An approach to indication and analysis of heat and dynamic processes at the ocean surface and in the atmosphere with the methods of satellite passive microwave radiometry is considered. It bases on a responsiveness of the oceanic and atmospheric up-going microwave radiation to these processes in the spectral band of its attenuation in the atmosphere water vapor, which seems to be as kind of window of the "radio visibility" from satellites. The effectiveness of that approach is caused by the fact that atmospheric water vapor is an active participant (agent) in its heat interaction with the ocean surface and, at the same time, serves as its reliable quantitative indicator. Measured from satellites, natural microwave radiation of the atmospheric water vapor gives distinct signals of changes occurring in the frontal, storm and cyclonic zones in the ocean; they are manifested in the form of pics or jumps of the brightness temperature.
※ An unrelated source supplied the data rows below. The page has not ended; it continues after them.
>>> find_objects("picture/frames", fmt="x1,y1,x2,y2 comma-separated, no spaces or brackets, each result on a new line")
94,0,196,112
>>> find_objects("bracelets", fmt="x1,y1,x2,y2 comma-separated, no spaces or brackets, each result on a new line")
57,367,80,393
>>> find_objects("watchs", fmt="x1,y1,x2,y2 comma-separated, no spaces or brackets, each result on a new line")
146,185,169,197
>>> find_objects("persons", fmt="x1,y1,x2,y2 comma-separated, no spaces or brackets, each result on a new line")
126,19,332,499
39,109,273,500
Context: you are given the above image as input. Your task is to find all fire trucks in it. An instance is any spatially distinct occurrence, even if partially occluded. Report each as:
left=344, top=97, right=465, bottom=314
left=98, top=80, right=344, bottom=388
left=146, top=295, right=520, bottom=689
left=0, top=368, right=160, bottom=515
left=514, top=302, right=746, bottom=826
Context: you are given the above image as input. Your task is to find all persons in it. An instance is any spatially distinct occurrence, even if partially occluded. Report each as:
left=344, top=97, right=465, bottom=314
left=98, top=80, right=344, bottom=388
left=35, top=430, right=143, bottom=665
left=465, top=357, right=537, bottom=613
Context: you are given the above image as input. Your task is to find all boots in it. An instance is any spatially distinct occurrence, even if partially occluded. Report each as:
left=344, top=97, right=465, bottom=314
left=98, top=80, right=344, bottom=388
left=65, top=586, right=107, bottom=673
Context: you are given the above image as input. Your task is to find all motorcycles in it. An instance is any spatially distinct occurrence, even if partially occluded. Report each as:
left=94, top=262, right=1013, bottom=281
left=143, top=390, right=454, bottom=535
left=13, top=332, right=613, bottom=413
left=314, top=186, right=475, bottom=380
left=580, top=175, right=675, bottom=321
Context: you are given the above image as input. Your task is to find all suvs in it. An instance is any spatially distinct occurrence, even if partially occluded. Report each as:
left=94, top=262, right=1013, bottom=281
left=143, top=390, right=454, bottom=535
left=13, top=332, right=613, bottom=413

The paper provides various examples of the study of such processes as the ocean-atmosphere heat interaction at the middle latitudes of the North Atlantic, origination and propagation of the tropical hurricanes in the Gulf of Mexico and Caribbean Sea, atmospheric water vapor transport in the tropical Atlantic and its influence on cyclogenesis in the Gulf of Mexico, etc. The data of satellite, ship and buoy measurements are widely used to attain and verify results of our study.